What you need to do:
Copy each line below that has "html".

Data:
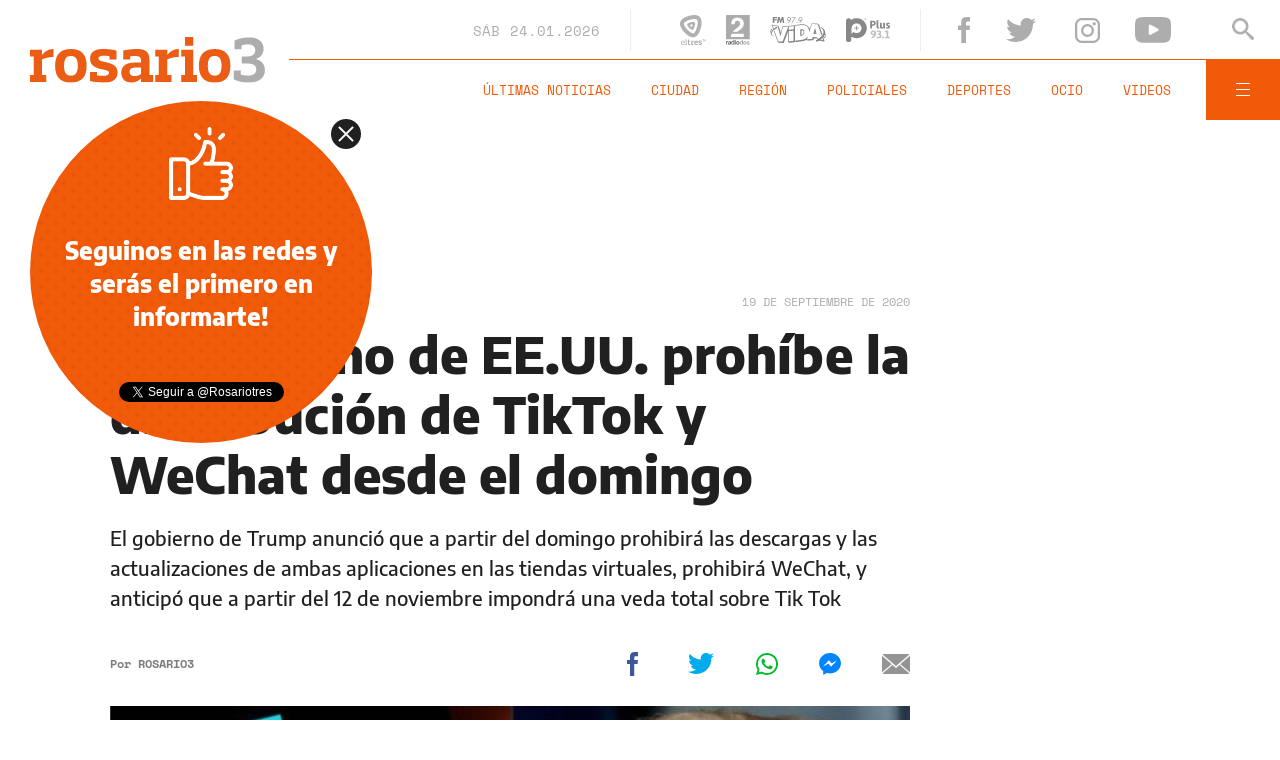

--- FILE ---
content_type: text/html;charset=UTF-8
request_url: https://www.rosario3.com/ajax/api-infoclima-local.html
body_size: 471
content:



<?xml version="1.0" encoding="ISO-8859-1"?>
<Pronostico>
<ciudad>Rosario</ciudad><hoy><ultactualizacion>1769223600</ultactualizacion><descripcion> </descripcion><estadoIcono>2</estadoIcono><estadoDetalle>Nublado Parcial</estadoDetalle><temperatura>23.3</temperatura><humedad>37</humedad><presion>1008.4</presion><uv>12.1</uv><sensacionTermica>25</sensacionTermica><solSale>6:18</solSale><solPone>20:04</solPone><luna2>Luna Creciente</luna2><luna3>18/01</luna3><luna4>01/02</luna4></hoy><hora1><hora>1769230800</hora><estadoIcono>1</estadoIcono><estadoDescripcion>Despejado</estadoDescripcion><temperatura>26</temperatura><humedad>66</humedad></hora1><hora2><hora>1769245200</hora><estadoIcono>3</estadoIcono><estadoDescripcion>Nublado</estadoDescripcion><temperatura>23</temperatura><humedad>60</humedad></hora2><hora3><hora>1769259600</hora><estadoIcono>2</estadoIcono><estadoDescripcion>Nublado Parcial</estadoDescripcion><temperatura>28</temperatura><humedad>46</humedad></hora3><hora4><hora>1769274000</hora><estadoIcono>3</estadoIcono><estadoDescripcion>Nublado</estadoDescripcion><temperatura>32</temperatura><humedad>32</humedad></hora4> <pronostico1><dia>1769212800</dia><maxima>32</maxima><minima>24</minima><estadoIcono>2</estadoIcono><estadoDescripcion>Nublado Parcial</estadoDescripcion><humedad>35</humedad><uv>12.1</uv><solsale>6:18</solsale><solpone>20:04</solpone><lunasale>13:04</lunasale><lunapone>23:59</lunapone></pronostico1><pronostico2><dia>1769299200</dia><maxima>33</maxima><minima>25</minima><estadoIcono>2</estadoIcono><estadoDescripcion>Nublado Parcial</estadoDescripcion><humedad>32</humedad><uv>12.7</uv><solsale>6:18</solsale><solpone>20:04</solpone><lunasale>14:13</lunasale><lunapone></lunapone></pronostico2><pronostico3><dia>1769385600</dia><maxima>33</maxima><minima>24</minima><estadoIcono>3</estadoIcono><estadoDescripcion>Nublado</estadoDescripcion><humedad>32</humedad><uv>13.8</uv><solsale>6:18</solsale><solpone>20:04</solpone><lunasale>15:25</lunasale><lunapone>12:37</lunapone></pronostico3><pronostico4><dia>1769472000</dia><maxima>29</maxima><minima>25</minima><estadoIcono>5</estadoIcono><estadoDescripcion>Lluvia</estadoDescripcion><humedad>43</humedad><uv>13.9</uv><solsale>6:18</solsale><solpone>20:04</solpone><lunasale>16:36</lunasale><lunapone>1:24</lunapone></pronostico4><pronostico5><dia>1769558400</dia><maxima>29</maxima><minima>21</minima><estadoIcono>1</estadoIcono><estadoDescripcion>Despejado</estadoDescripcion><humedad>34</humedad><uv>13.1</uv><solsale>6:18</solsale><solpone>20:04</solpone><lunasale>17:44</lunasale><lunapone>2:19</lunapone></pronostico5>         </Pronostico>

Response to the exercise:
content_type: text/html;charset=UTF-8
request_url: https://www.rosario3.com/ajax/api-infoclima-local.html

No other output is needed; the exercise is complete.